* STUDY TEXT *
::::::::
Duale slams leaders for playing politics with deadly Ebola strain, says protesters were paid
By Martin Oduor, June 4, 2026A visibly furious Health Cabinet Secretary Aden Duale has completely blown his top over mounting public opposition to a sensitive US-backed Ebola facility, sensationally branding local demonstrators as hired goons.
Appearing on a TV interview on Wednesday night, June 3, 2026, a combative Duale let rip at both street protesters and local politicians, accusing them of risking national safety to play cheap partisan games.
The political storm centres on a highly secure Ebola quarantine unit being erected by the United States government inside the heavily fortified perimeter of the Laikipia Air Base.
The interview reached a boiling point when Duale was pressed on the angry demonstrations that erupted near the military installation in Laikipia.
Duale flatly dismissed the civil unrest, claiming that the locals marching against the health facility do not represent genuine public anxiety, but are instead operating as paid political actors.
“This is not about President Ruto. Those are paid protesters,” Duale fired back fiercely.
He then took direct aim at the local political leadership of Laikipia County, castigating them for failing to support a vital health defence mechanism while failing to grasp the terrifying biological reality on the horizon.
::::::::
* PROBLEM STATEMENT *
Reproduce the part of the Ebola facility article that begins at the words "Duale flatly dismissed" and stops after the words "paid political actors.".

Scene geometry reasoning data
::::::::
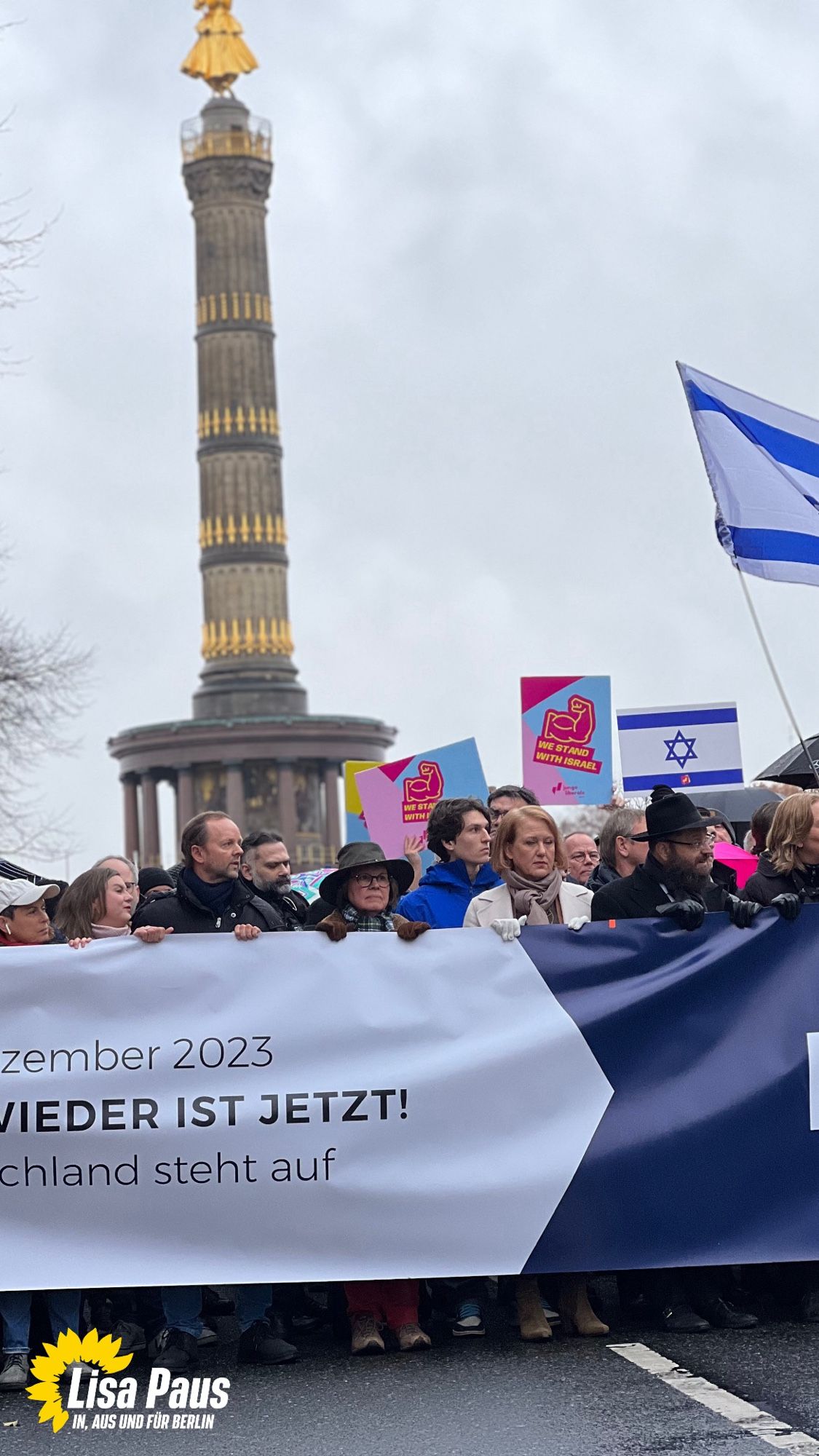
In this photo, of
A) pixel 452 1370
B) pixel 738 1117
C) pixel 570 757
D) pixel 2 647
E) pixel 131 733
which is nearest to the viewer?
pixel 452 1370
::::::::
* RESPONSE FOR THIS EXERCISE *
Duale flatly dismissed the civil unrest, claiming that the locals marching against the health facility do not represent genuine public anxiety, but are instead operating as paid political actors.